Bloc de texte |
• • • • • • •

Il y a plus d’un enseignement à tirer de cette ballade. D’abord il est clair que Subbotitj a voulu donner ici à ses belles compatriotes une leçon de morale spiritualiste. Ensuite l’œuvre entière se présente comme un perpétuel hommage à la pureté des mœurs de famille. Rien de plus conforme que tout ceci à la philosophie du gouslo. Aussi la longue ballade de Subbotitj ne se distingue-t-elle des vraies rapsodies populaires que par l’élégance des formes et la pureté classique du style. Voilà, suivant nous, comment la gouslé doit fournir aux poètes slaves les mieux inspirés le motif, le granit brut, d’où ils sauront tirer par l’abstraction idéale des monumens immortels.

Avec ces rapsodies purement épiques contrastent chez les poètes serbes les fragmens tragiques, les sombres rêves d’un patriotisme opprimé, les cris brefs des passions violemment refoulées, les dithyrambes ardens et les élégies, comme celle que Stanko-Vraz appelle la Tombe du Traître (Grob Izdaïice), où se reflète avec énergie l’horreur des Croates pour ceux d’entre leurs frères qui, en se vendant au germanisme, vendent, suivant eux, leur âme au démon.

• • • • • • •

Entrées répertoriées |
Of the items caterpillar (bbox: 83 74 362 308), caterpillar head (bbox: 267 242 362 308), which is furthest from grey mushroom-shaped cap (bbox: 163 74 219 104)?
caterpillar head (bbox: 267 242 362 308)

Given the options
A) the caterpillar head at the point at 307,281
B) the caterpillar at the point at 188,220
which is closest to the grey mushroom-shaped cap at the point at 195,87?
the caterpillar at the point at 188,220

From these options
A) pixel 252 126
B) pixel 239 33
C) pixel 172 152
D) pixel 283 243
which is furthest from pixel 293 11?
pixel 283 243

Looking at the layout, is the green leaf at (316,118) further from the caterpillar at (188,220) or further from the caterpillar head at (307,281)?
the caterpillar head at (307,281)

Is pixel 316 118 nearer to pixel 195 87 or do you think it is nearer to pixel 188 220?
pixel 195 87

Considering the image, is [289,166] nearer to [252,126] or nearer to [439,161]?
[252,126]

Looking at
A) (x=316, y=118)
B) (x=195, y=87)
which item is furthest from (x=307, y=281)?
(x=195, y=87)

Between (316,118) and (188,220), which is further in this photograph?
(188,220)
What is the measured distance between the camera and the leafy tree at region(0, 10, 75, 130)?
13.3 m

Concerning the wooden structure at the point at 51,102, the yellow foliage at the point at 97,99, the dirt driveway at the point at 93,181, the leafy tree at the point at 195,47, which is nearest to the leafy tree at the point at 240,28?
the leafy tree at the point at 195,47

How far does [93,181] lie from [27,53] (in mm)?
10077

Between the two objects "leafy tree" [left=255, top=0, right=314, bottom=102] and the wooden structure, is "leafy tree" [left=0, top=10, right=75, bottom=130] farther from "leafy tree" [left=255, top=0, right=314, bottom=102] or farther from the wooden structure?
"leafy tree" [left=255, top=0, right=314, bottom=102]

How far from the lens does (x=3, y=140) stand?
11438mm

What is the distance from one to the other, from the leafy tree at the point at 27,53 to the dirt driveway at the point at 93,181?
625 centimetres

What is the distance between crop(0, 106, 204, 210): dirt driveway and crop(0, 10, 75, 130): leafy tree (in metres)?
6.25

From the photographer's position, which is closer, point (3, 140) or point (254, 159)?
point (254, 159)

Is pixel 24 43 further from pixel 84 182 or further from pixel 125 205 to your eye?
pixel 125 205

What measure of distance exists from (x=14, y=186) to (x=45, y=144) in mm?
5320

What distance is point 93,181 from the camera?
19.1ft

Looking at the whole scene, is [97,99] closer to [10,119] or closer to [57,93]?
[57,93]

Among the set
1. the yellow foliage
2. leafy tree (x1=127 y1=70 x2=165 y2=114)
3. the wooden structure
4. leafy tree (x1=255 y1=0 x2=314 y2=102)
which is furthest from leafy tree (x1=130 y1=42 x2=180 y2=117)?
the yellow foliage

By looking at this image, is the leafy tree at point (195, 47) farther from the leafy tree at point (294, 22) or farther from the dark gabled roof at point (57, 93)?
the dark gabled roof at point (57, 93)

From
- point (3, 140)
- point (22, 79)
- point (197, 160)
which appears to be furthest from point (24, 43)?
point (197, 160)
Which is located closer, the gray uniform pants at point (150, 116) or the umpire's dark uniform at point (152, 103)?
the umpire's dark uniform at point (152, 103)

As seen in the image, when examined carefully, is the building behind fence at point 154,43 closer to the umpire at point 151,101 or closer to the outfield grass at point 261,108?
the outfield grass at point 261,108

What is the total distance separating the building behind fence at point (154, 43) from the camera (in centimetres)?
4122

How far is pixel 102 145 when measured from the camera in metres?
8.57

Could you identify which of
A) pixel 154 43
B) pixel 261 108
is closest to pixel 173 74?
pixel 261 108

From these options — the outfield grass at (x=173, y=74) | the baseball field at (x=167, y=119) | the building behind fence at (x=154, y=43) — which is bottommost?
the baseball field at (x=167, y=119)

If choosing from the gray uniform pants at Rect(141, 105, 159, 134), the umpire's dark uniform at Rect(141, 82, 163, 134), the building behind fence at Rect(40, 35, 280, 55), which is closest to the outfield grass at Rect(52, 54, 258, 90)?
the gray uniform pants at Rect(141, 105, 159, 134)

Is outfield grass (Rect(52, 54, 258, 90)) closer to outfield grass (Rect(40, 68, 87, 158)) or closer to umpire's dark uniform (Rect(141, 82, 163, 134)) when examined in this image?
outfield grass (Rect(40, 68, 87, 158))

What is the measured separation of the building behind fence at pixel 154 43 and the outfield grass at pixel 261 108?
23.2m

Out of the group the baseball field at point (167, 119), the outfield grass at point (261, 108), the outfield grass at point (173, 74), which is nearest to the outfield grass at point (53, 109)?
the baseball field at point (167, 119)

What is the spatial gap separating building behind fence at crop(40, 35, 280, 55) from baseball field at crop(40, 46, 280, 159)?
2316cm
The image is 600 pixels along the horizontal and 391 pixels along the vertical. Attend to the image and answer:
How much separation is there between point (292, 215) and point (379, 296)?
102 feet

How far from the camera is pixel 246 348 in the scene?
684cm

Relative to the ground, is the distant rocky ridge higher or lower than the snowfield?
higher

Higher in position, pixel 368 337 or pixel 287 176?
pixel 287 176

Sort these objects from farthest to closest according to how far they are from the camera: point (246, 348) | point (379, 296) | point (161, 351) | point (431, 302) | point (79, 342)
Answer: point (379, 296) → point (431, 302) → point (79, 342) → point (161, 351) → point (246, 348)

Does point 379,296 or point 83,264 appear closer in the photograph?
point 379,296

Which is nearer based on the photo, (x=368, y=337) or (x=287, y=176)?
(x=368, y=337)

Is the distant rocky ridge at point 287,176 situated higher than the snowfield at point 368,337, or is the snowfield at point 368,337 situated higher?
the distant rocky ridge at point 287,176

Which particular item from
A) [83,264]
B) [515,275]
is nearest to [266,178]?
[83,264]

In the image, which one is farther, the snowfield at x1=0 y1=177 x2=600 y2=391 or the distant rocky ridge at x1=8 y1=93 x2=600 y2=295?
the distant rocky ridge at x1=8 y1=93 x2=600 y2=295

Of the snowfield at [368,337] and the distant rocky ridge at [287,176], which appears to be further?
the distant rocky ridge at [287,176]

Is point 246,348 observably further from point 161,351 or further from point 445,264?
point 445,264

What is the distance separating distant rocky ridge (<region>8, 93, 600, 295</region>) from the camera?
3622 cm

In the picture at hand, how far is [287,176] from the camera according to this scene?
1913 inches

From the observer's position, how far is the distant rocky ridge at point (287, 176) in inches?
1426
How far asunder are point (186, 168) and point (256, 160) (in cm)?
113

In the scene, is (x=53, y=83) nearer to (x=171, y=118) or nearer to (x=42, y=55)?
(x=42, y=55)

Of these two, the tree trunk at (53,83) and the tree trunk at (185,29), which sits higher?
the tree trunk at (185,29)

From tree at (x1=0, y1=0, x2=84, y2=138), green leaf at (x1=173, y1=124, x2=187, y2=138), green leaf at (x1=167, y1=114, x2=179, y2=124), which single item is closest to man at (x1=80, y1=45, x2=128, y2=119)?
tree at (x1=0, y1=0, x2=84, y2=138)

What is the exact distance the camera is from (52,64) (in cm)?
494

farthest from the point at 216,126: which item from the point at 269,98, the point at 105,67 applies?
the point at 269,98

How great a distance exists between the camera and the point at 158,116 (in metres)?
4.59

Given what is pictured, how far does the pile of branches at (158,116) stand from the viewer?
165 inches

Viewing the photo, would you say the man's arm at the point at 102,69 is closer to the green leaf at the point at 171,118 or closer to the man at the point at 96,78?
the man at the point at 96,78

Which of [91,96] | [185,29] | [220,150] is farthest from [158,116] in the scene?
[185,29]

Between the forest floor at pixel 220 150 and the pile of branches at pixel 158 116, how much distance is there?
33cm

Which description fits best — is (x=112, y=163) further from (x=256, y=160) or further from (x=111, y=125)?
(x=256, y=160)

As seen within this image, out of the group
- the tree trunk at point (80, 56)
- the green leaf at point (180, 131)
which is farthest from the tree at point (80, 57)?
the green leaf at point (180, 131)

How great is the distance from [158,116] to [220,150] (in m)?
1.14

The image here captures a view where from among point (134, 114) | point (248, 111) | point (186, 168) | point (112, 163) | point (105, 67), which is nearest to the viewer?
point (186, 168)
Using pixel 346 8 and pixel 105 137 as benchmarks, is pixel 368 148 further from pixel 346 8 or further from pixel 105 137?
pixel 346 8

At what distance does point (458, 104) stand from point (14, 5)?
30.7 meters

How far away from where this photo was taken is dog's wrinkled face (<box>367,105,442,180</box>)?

• • • • • • •

Détail de la tâche |
Reprenez le texte sur la poésie serbe juste après sa dernière phrase.

Réponse |
« Quelle est cette tombe maudite, que garde un noir corbeau aux croassemens perpétuels ? Oiseau de mauvais augure, pourquoi ne quittes-tu pas cette tombe solitaire ? — J’y reste pour troubler le repos d’un renégat. Hé! capitaine, les planches de ton cercueil sont-elles lourdes ? Regrettes-tu ta maîtresse, ton sabre, ou ton beau cheval de combat ? — Du fond de la terre, une voix gémissante répond au lugubre corbeau : Hélas! je ne regrette ni ma jeune maîtresse, ni ma bonne épée, ni mon cheval de guerre. Ce qui m’accable, c’est la malédiction dont les miens me poursuivent, c’est la discorde que ma trahison a semée parmi eux, et qui arme maintenant frères contre frères. Mon supplice, c’est de penser que pour un peu de gloire j’ai vendu ma patrie aux maîtres étrangers. Ce qui me ronge, c’est que j’ai préféré à l’amour des miens quelques vaines décorations attachées sur ma poitrine par les généraux oppresseurs de ma race. Ces croix maudites sont maintenant ce qui m’écrase. Cette auréole d’un jour est le feu infernal qui me consume, et qui force mon âme, chassée de partout, à revenir chaque nuit ici, pour t;âcher de rentrer dans mes os et d’y trouver un peu de repos... Oh! ne se trouve-ra-t-il pas une main compatissante qui déterre mon cadavre, qui le livre aux oiseaux de proie, et qui efface tout vestige de ma tombe, pour qu’il n’y ait plus trace de moi sur la terre! — Ainsi se lamente l’âme du traître, mais nulle oreille ne l’entend ; seuls, les corbeaux croassans le comprennent et l’insultent... que Dieu ait pitié d’elle et mette fin à ses tourmens! »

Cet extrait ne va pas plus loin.